For optimal cluster performance, we recommend observing the following inline data reduction best practices. Some of this information may be covered elsewhere in this paper.
- Inline data reduction is supported on F910, F900, F810, F710, F600, F210, F200, H700/7000, H5600, A300/3000 nodepools only. Legacy F800 nodes cannot be upgraded or converted to F810 nodes.
- Run the assessment tool on a subset of the data to be compressed or deduplicated.
- When replicating compressed or deduplicated (or both) data, to avoid running out of space on target, it is important to verify that the logical data size (the amount of storage space saved plus the actual storage space consumed) does not exceed the total available space on the target cluster.

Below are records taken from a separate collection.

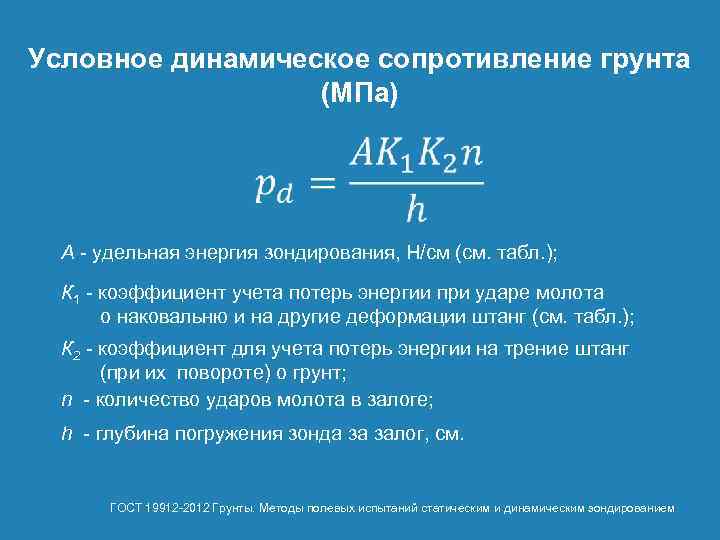 Условное динамическое сопротивление грунта (МПа)

$p_d = \frac{AK_1K_2n}{h}$

$A$ - удельная энергия зондирования, Н/см (см. табл.);

$K_1$ - коэффициент учета потерь энергии при ударе молота о наковальню и на другие деформации штанг (см. табл.);

$K_2$ - коэффициент для учета потерь энергии на трение штанг (при их повороте) о грунт;

$n$ - количество ударов молота в залоге;

$h$ - глубина погружения зонда за залог, см.

ГОСТ 19912-2012 Грунты. Методы полевых испытаний статическим и динамическим зондированием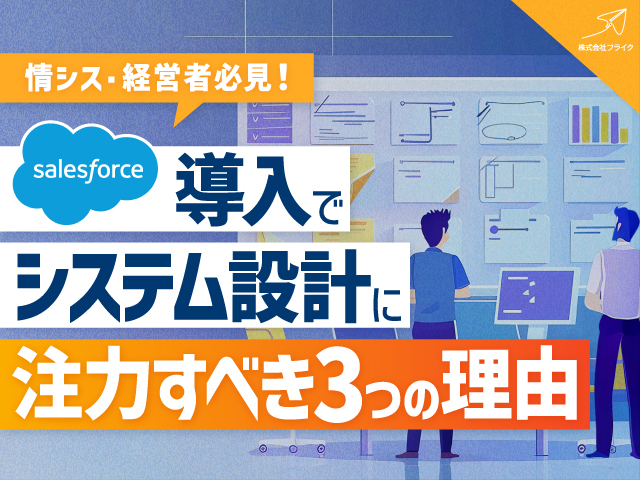 株式会社フライク

情シス・経営者必見！

salesforce 導入で

システム設計に

注力すべき3つの理由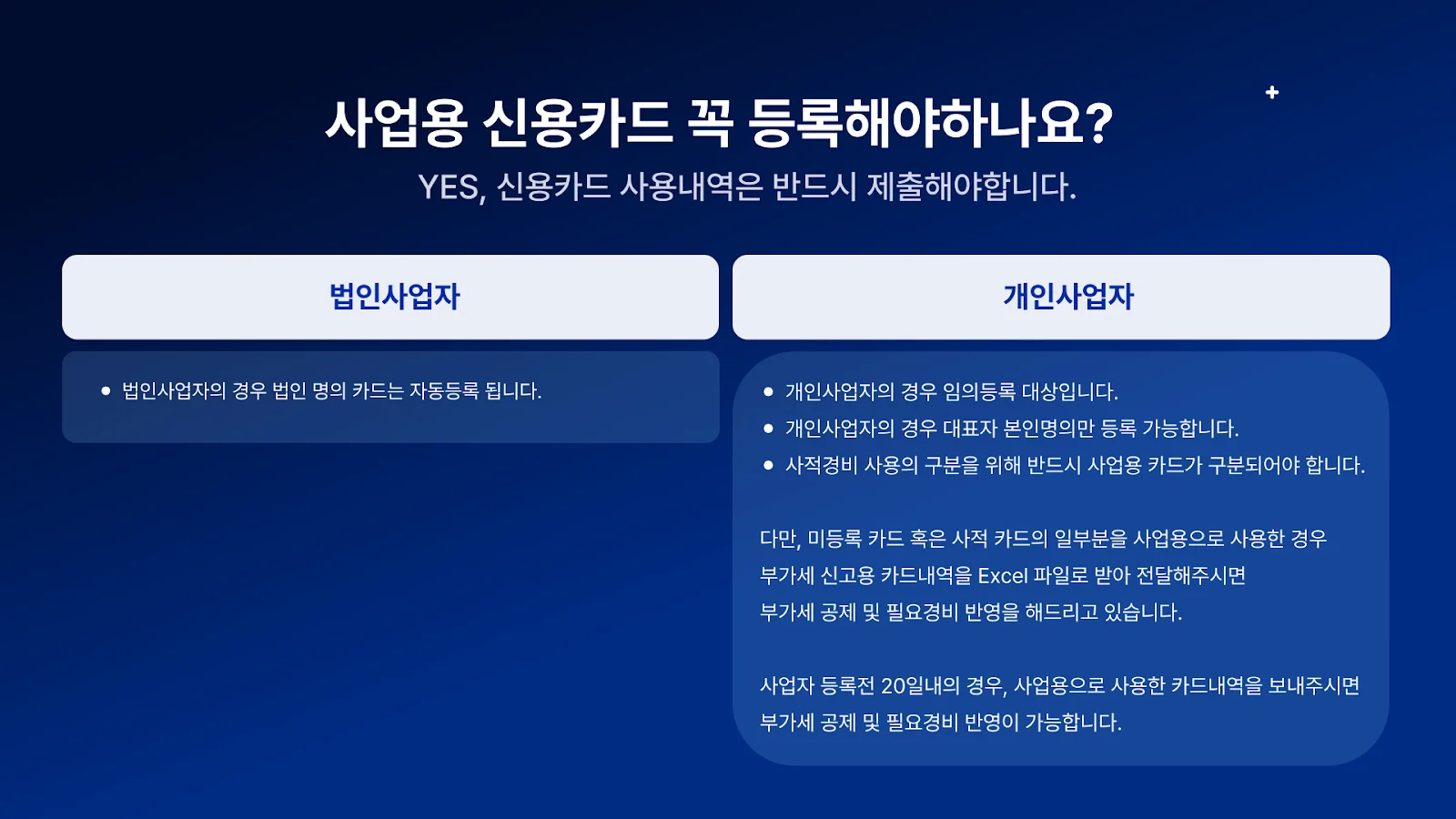 사업용 신용카드 꼭 등록해야하나요?

YES, 신용카드 사용내역은 반드시 제출해야합니다.

법인사업자

• 법인사업자의 경우 법인 명의 카드는 자동등록 됩니다.

개인사업자

• 개인사업자의 경우 임의등록 대상입니다.
• 개인사업자의 경우 대표자 본인명의만 등록 가능합니다.
• 사적경비 사용의 구분을 위해 반드시 사업용 카드가 구분되어야 합니다.

다만, 미등록 카드 혹은 사적 카드의 일부분을 사업용으로 사용한 경우 부가세 신고용 카드내역을 Excel 파일로 받아 전달해주시면 부가세 공제 및 필요경비 반영을 해드리고 있습니다.

사업자 등록전 20일내의 경우, 사업용으로 사용한 카드내역을 보내주시면 부가세 공제 및 필요경비 반영이 가능합니다.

- In general, additional capacity savings may not warrant the overhead of running SmartDedupe on node pools with inline deduplication enabled. See the ‘Performance with Inline Data Reduction’ chapter for additional detail.
- Data reduction can be disabled on a cluster if the overhead of compression and deduplication is considered too high or performance is impacted, or both.
- The software data reduction fall-back option on F810 nodes is less performant, more resource intensive, and less efficient (lower compression ratio) that hardware data reduction. Consider removing F810 nodes with failing offload hardware from the node pool.
- Run the deduplication assessment job on a single root directory at a time. If multiple directory paths are assessed in the same job, you will not be able to determine which directory should be deduplicated.
- Recommend enabling inline deduplication before rebooting the F910, F900, F810, F600, F200, and H5600 nodes in a cluster.